下図の下側のように格子内でセグメント同士が隣接した状態が最も安定であるとすると、その直前の状態は、間に1個溶媒分子が入った、上側の形になります。
\(\varepsilon_{12}\)を高分子セグメントと溶媒が隣接したときのポテンシャル、同じく\(\varepsilon_{11}\)を高分子セグメント同士、\(\varepsilon_{22}\)を溶媒同士のポテンシャルとするとこの2つの状態間エネルギー\(\Delta \varepsilon\)は\(\varepsilon_{11}+\varepsilon_{22}-2\varepsilon_{12}\)となります。
この値が負に大きいほど、大きな引力が働くことになります。
そして、セグメント間距離を\(r\)、ポテンシャルエネルギーを\(u(r)\)とすると、このグラフのようになります。
ここで、\(r\)が小さいときに\(u(r)\)が無限大になっているのは、排除体積効果による斥力、\(\Delta \varepsilon\)の分だけ谷になっているのが、引力を表しています。
ここで、斥力と引力を受けるセグメントの割合を、ボルツマン分布から考えるために、縦軸を\(1-\exp{[-\frac{u(r)}{k_BT}]}\)とすると、こんなグラフになります。
そして、2体クラスター積分\(\beta_S\)は、これを\(r\)について積分した値として定義されます。
シータ状態
良溶媒では\(\beta_S\)は大きく、排除体積効果が働きますが、貧溶媒では\(\beta_S\)が小さくなるため、排除体積効果があまり効かなくなります。
そして、\(\beta_S\)がちょうど\(0\)になった時には排除体積効果が無視できるようになり、この状態をシータ状態、その時の溶媒をシータ溶媒と言います。
\(\beta_S\)は温度に依存するため、シータ状態は高分子と溶媒の組み合わせだけでなく、絶妙な温度によって達成されます。
\(34.5\) ℃のポリスチレンシクロヘキサン溶液がその一例で、この時には平均二乗回転半径がモノマー数に比例し、ガウス鎖としてみなすことができます。
この時には見かけ上、高分子セグメントは大きさを持たないという面白い状態になります。
まとめ
それでは最後軽くおさらいをやって終わります。
今回は高分子の排除体積効果とシータ状態についてお話ししました。
ガウス鎖および酔歩鎖ではモノマー間の立体反発を考慮していないため、実在高分子よりも小さな回転半径を予想することがほとんどです。
考え得る全ての場合からループ構造を排除する高分子モデルは自己回避鎖と呼ばれ、ガウス鎖よりも大きな分子の広がりを持ちます。

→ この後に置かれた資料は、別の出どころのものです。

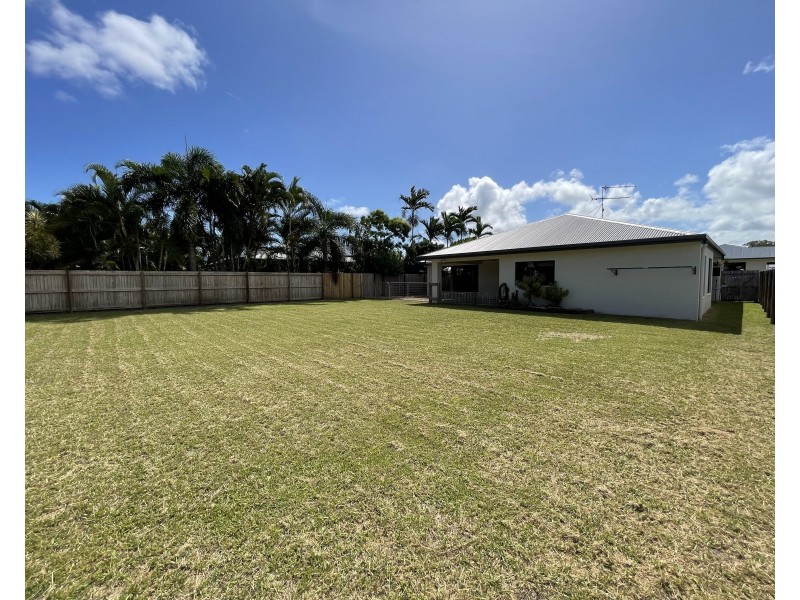 35 Midshipman St, South Mission Beach QLD 4852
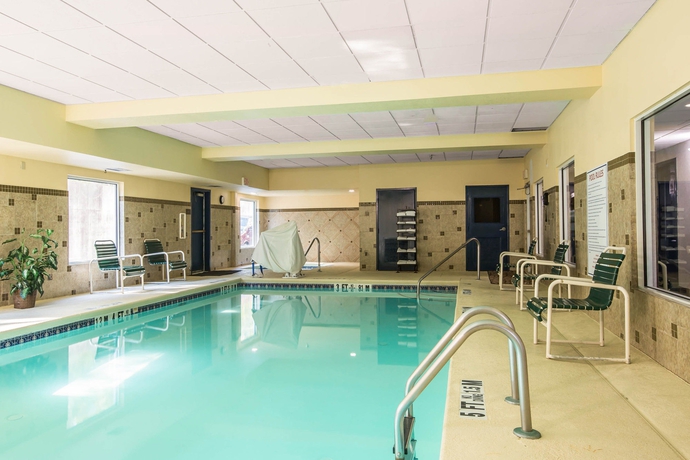 Imagen de la piscina del Hotel Quality Inn and Suites Union City - Atlanta South. Foto 15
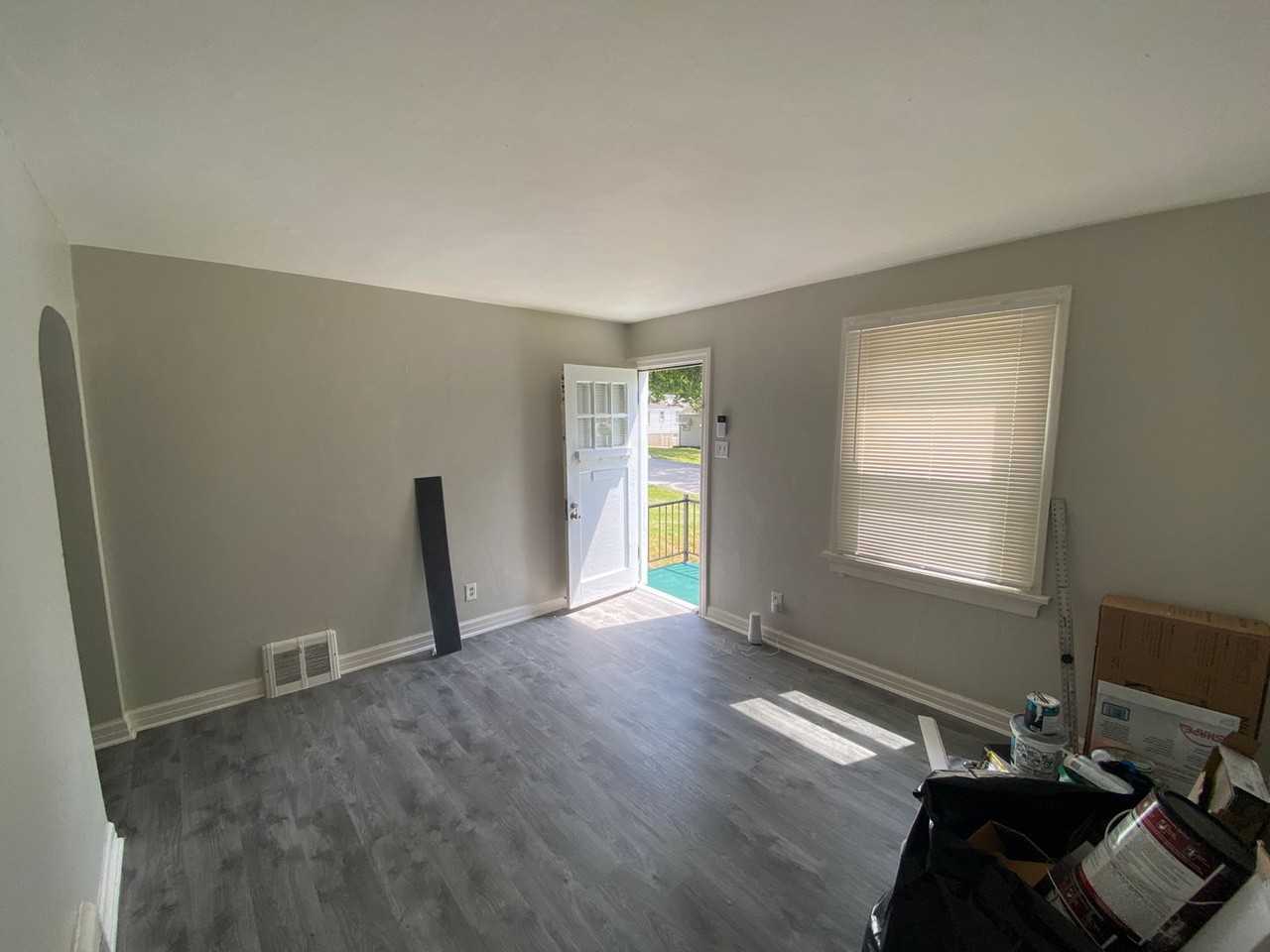 10053 Dorothy Avenue - Photo 3 of 12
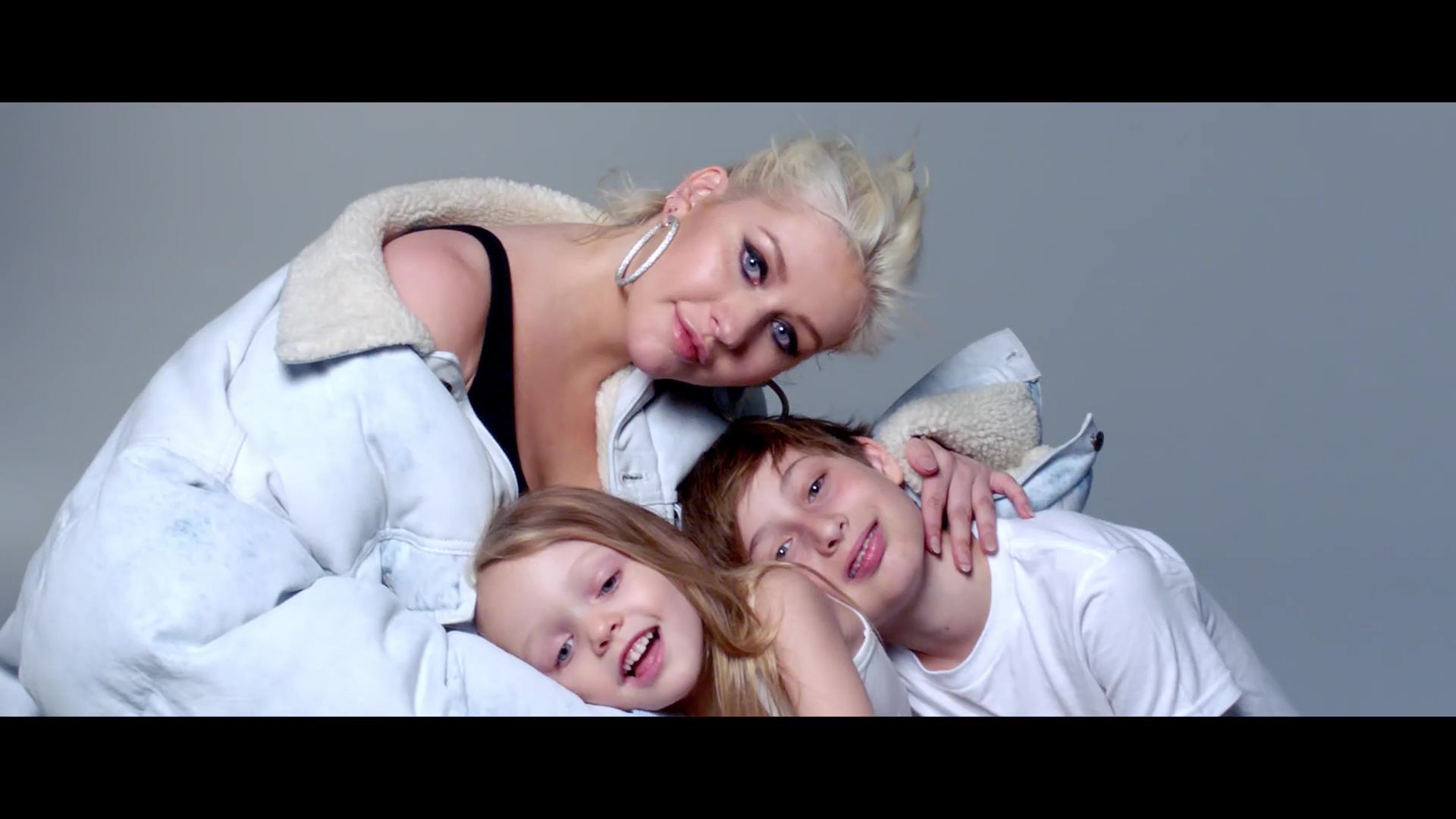 Harper_s_Bazaar-08.jpg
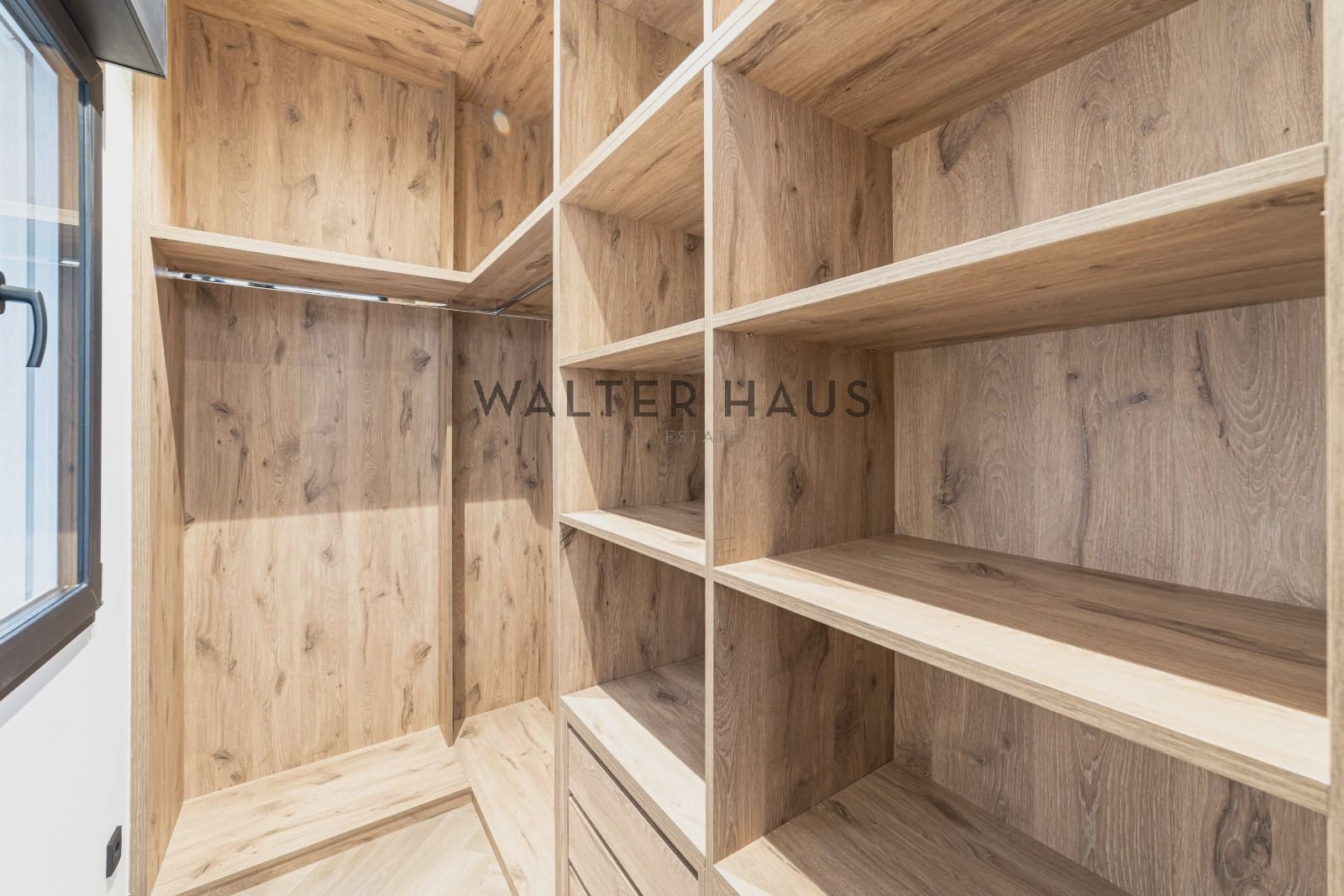 Piso de 2 habitaciones en Madrid ciudad en venta - 2.249.000 € (Ref: 9413416)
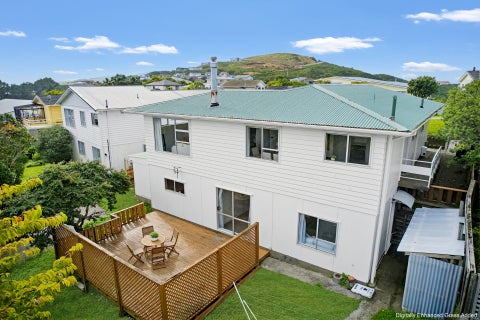 77 Baylands Drive, Newlands, Wellington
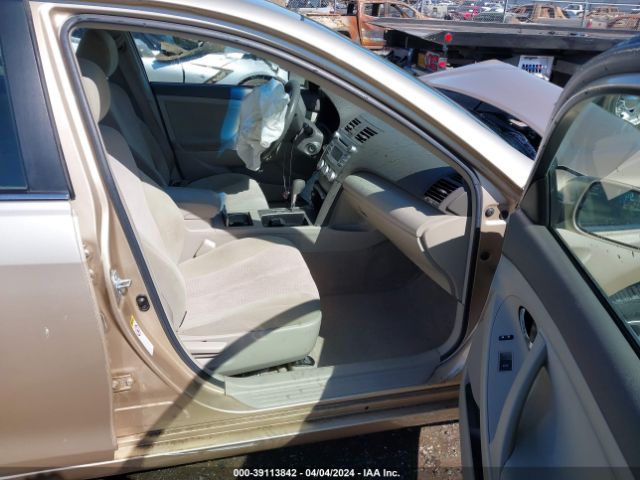 Photo 4 VIN: JTNBK3EK5A3050242 - TOYOTA CAMRY 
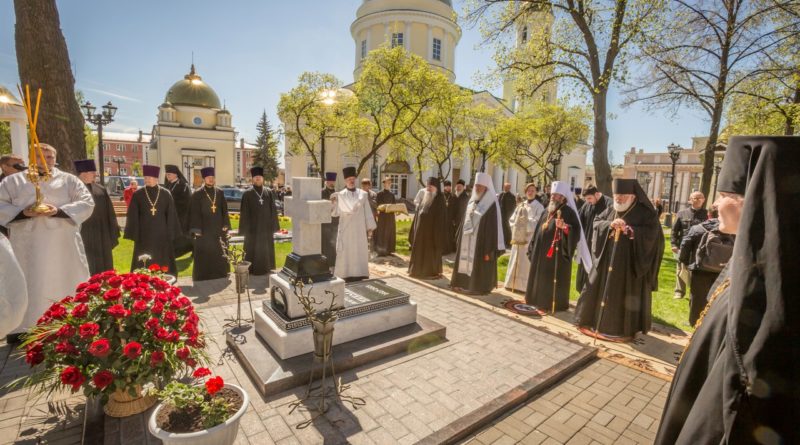 В день рождения митрополита Николая на его могиле была отслужена лития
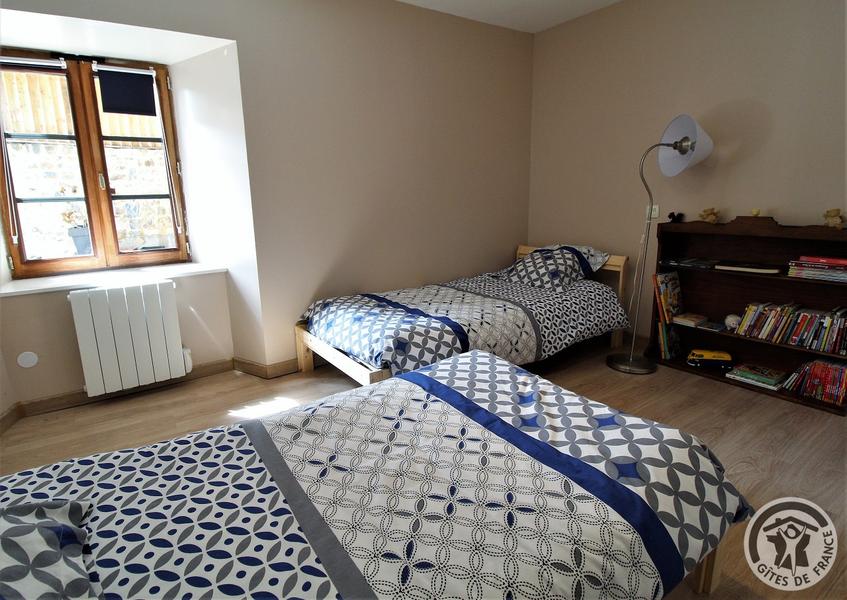 \'Gîte de Basse Comté\' (avec piscine chauffée) à Cublize (Rhône - Beaujolais Vert - Lac des Sapins) : chambre avec 2 lit de 1 personne (donnant accès à la chambre avec le lit en 160cm).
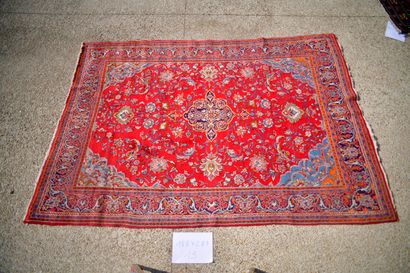 null Sarouk (Iran), 1980. 

Wool velvet on cotton foundation. 

Ruby field with floral...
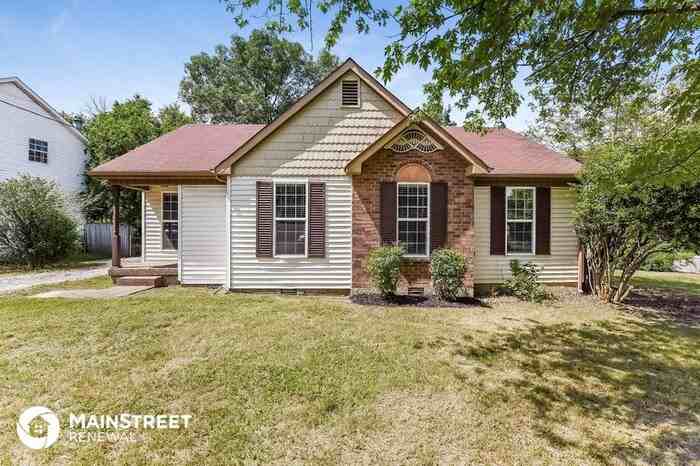 201 Towne Valley Ct - Photo 2 of 17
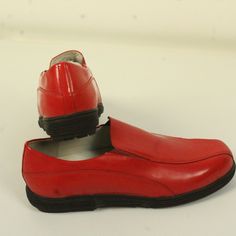 Vintage Golfstream Shoes Golf Shoes/Loafers #E-2012 Red Genuine Leather Rubber Molded Outsole Fully Padded Insole New In Box Red Synthetic Walking Shoes With Round Toe, Red Round Toe Walking Shoes, Red Loafers With Removable Insole And Round Toe, Red Slip-on Walking Shoes, Classic Red Leather Slip-on Shoes, Classic Red Goodyear Welted Leather Shoes, Classic Low-top Golf Shoes With Rubber Sole, Red Slip-ons With Rubber Sole And Round Toe, Red Slip-on Low-top Loafers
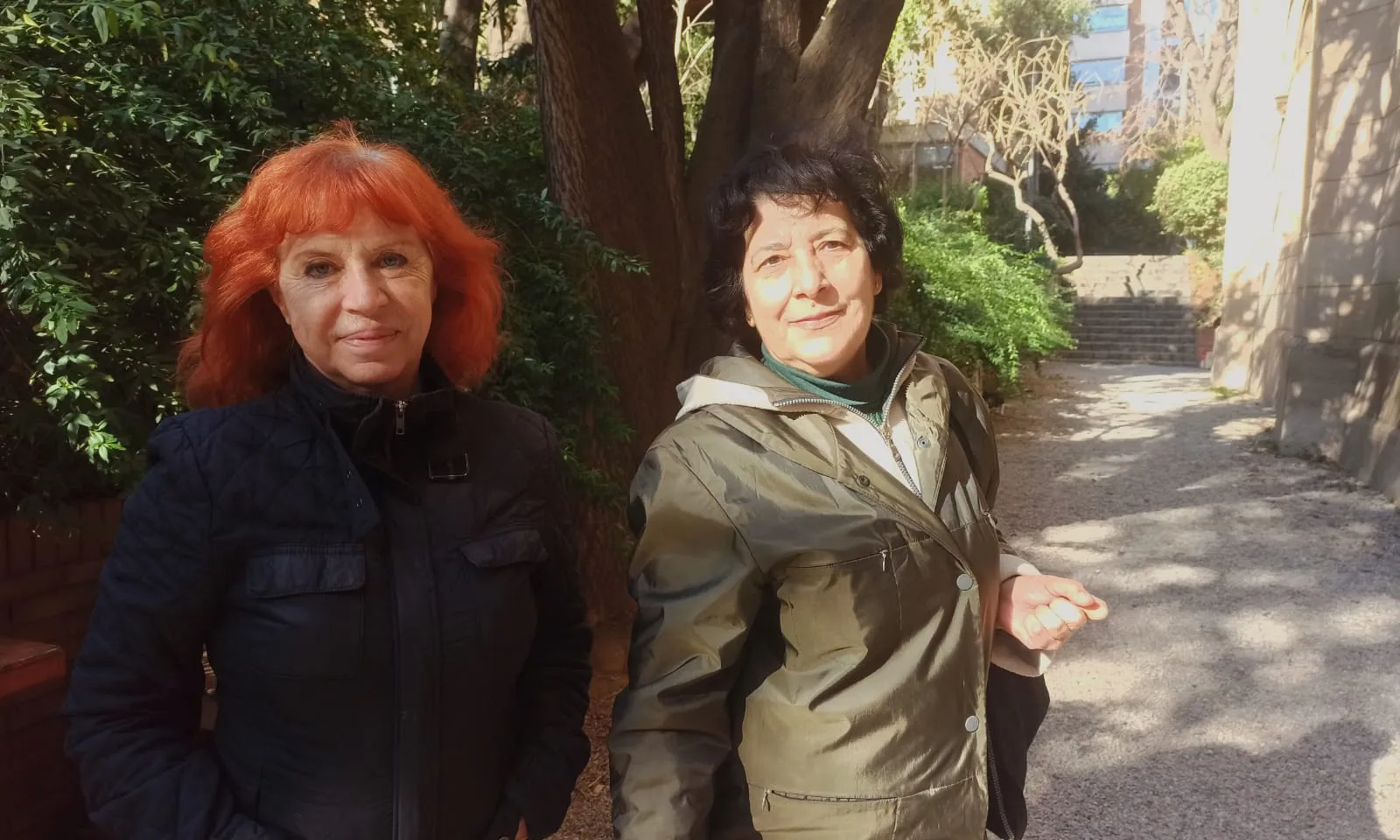 Lola i Cecília, voluntàries de l'Associació Universigats.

排除体積効果がある鎖とない鎖の回転半径の比は半径膨張因子と呼ばれ、その関数形はいまだに数学的には解かれておらず、実験から得た経験式やシミュレーションから求めた近似式が使われます。
この膨張因子は排除体積が大きい場合にはセグメント数\(n_S\)の\(1/10\)乗に比例し、その時の平均二乗回転半径はセグメント数の\(1.2\)乗に比例します。
そして排除体積効果の斥力に対して貧溶媒との接触を避けるための引力が働いた場合には見かけ上の排除体積効果が小さくなるということが起こります。
この斥力と引力のバランスを表したのが2体クラスター積分で、この値が\(0\)になった状態をシータ状態と呼びます。
この時には見かけ上、高分子セグメントは自身の体積を持っておらず、その回転半径はガウス鎖統計に従うようになります。
以上が内容です。
長くなってしまいましたが、ここまでお付き合いいただき、ありがとうございました!